乐观锁不需要加锁,所以性能比悲观锁要好。

悲观锁实现很简单,加个锁就行。这里就介绍一下乐观锁。

3.4.1 乐观锁

乐观锁的关键是判断之前查询得到的数据是否有被修改过,常见的方式有两种:

  • 版本号法------给数据加版本号

    每次修改后,版本号就发生变化,可能自增。

    比如前后两个线程都得到了数据以及对应的版本号,版本号相同。此时线程1先去进行相关判断,比如库存是否大于零,条件满足后,就去执行扣减操作。此时扣减操作就需要额外加上查询条件 version=1,即查询的版本号要等于自己刚开始得到的版本号,满足,则扣减成功,并且修改了数据库中此数据的版本号。然后线程2也去进行相应操作,虽然此时库存为0了,但是线程2在库存不为0的时候就查出了结果为1,所以线程2正常也会去扣减库存,且对应查询的版本号为一开始查询到的版本号1,那么执行扣减操作的条件时,由于版本号不匹配,所以找不到对应的数据去扣减,扣减库存就失败,这样就避免了超卖现象。也就是避免了多线程同时对同一查出来的结果并行的进行扣减

  • CAS法------不加版本号

从版本号法可以看出,查询出来的库存和版本号是同步的,可以直接用库存直接代替版本号。即在进行set时的查询条件改为 修改数据的库存要和第一次查询到的库存相同,这样可保证数据没有进被其它线程修改,如果被其他线程修改了,则不会扣减成功,因为此件商品的库存已经发生变化,此线程查询不到了。

__输入数据__
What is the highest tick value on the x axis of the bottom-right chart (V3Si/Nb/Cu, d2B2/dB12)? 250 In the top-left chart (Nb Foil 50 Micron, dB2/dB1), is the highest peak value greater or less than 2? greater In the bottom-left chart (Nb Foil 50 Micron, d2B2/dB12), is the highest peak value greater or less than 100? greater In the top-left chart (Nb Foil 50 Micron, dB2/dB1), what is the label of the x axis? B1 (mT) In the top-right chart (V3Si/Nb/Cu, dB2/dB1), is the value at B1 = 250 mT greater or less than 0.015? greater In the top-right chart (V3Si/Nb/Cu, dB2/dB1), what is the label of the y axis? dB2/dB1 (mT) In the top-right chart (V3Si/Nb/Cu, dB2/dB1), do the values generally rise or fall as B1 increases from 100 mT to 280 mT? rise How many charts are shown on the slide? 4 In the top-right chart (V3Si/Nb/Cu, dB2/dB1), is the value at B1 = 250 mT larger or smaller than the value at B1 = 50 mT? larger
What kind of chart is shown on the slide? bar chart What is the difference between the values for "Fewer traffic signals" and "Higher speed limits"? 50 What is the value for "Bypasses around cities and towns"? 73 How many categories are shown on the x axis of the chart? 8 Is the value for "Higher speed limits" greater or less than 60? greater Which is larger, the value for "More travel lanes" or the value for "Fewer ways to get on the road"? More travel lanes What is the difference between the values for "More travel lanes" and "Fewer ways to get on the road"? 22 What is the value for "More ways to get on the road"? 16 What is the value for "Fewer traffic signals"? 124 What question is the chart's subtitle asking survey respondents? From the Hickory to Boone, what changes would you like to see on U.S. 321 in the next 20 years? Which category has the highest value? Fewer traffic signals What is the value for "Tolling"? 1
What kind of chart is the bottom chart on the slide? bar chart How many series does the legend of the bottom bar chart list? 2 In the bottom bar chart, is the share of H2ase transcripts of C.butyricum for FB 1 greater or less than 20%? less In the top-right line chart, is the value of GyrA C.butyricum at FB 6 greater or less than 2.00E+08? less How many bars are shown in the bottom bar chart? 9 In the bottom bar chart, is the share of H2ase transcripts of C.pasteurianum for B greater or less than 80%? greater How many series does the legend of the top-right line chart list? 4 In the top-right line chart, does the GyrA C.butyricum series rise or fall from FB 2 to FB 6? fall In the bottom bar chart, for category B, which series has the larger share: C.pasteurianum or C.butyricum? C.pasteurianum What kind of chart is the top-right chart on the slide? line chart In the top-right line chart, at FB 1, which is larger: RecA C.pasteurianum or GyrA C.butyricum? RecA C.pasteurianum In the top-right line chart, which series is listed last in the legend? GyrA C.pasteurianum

__任务要求__
在关于乐观锁的文字中,版本号法举了两个线程的例子。请按先后顺序,列出其中线程1所做的各步操作。

__本题解答__
1. 与线程2一样,得到数据以及对应的版本号。
2. 进行相关判断,比如库存是否大于零。
3. 条件满足后执行扣减操作,并额外加上查询条件 version=1。
4. 查询的版本号等于自己开始得到的版本号,扣减成功,同时修改数据库中此数据的版本号。